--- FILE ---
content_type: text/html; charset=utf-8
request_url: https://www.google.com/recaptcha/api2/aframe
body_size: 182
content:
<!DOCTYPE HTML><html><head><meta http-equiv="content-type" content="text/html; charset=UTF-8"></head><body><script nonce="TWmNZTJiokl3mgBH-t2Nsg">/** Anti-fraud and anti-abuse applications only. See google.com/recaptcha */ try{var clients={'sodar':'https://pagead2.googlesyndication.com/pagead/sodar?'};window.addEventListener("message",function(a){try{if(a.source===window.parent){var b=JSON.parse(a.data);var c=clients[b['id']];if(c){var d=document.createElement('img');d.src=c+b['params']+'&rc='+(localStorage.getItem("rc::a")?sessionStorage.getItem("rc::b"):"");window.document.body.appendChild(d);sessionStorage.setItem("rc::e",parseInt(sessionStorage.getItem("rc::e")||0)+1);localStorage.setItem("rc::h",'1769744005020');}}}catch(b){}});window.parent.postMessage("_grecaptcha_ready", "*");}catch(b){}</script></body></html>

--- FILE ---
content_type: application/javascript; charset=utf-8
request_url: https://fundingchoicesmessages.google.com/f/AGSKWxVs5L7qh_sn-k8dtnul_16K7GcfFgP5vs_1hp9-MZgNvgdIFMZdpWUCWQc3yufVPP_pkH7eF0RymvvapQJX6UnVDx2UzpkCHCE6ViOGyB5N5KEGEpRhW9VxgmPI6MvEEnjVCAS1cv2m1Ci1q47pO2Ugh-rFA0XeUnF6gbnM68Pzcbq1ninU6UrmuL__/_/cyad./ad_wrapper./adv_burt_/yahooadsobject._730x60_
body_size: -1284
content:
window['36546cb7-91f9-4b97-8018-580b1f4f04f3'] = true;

* * * * * * * * *

[What this task involves] All of the entries above need to be printed again exactly.

[Result for this exercise]
--- FILE ---
content_type: text/html; charset=utf-8
request_url: https://www.google.com/recaptcha/api2/aframe
body_size: 182
content:
<!DOCTYPE HTML><html><head><meta http-equiv="content-type" content="text/html; charset=UTF-8"></head><body><script nonce="TWmNZTJiokl3mgBH-t2Nsg">/** Anti-fraud and anti-abuse applications only. See google.com/recaptcha */ try{var clients={'sodar':'https://pagead2.googlesyndication.com/pagead/sodar?'};window.addEventListener("message",function(a){try{if(a.source===window.parent){var b=JSON.parse(a.data);var c=clients[b['id']];if(c){var d=document.createElement('img');d.src=c+b['params']+'&rc='+(localStorage.getItem("rc::a")?sessionStorage.getItem("rc::b"):"");window.document.body.appendChild(d);sessionStorage.setItem("rc::e",parseInt(sessionStorage.getItem("rc::e")||0)+1);localStorage.setItem("rc::h",'1769744005020');}}}catch(b){}});window.parent.postMessage("_grecaptcha_ready", "*");}catch(b){}</script></body></html>

--- FILE ---
content_type: application/javascript; charset=utf-8
request_url: https://fundingchoicesmessages.google.com/f/AGSKWxVs5L7qh_sn-k8dtnul_16K7GcfFgP5vs_1hp9-MZgNvgdIFMZdpWUCWQc3yufVPP_pkH7eF0RymvvapQJX6UnVDx2UzpkCHCE6ViOGyB5N5KEGEpRhW9VxgmPI6MvEEnjVCAS1cv2m1Ci1q47pO2Ugh-rFA0XeUnF6gbnM68Pzcbq1ninU6UrmuL__/_/cyad./ad_wrapper./adv_burt_/yahooadsobject._730x60_
body_size: -1284
content:
window['36546cb7-91f9-4b97-8018-580b1f4f04f3'] = true;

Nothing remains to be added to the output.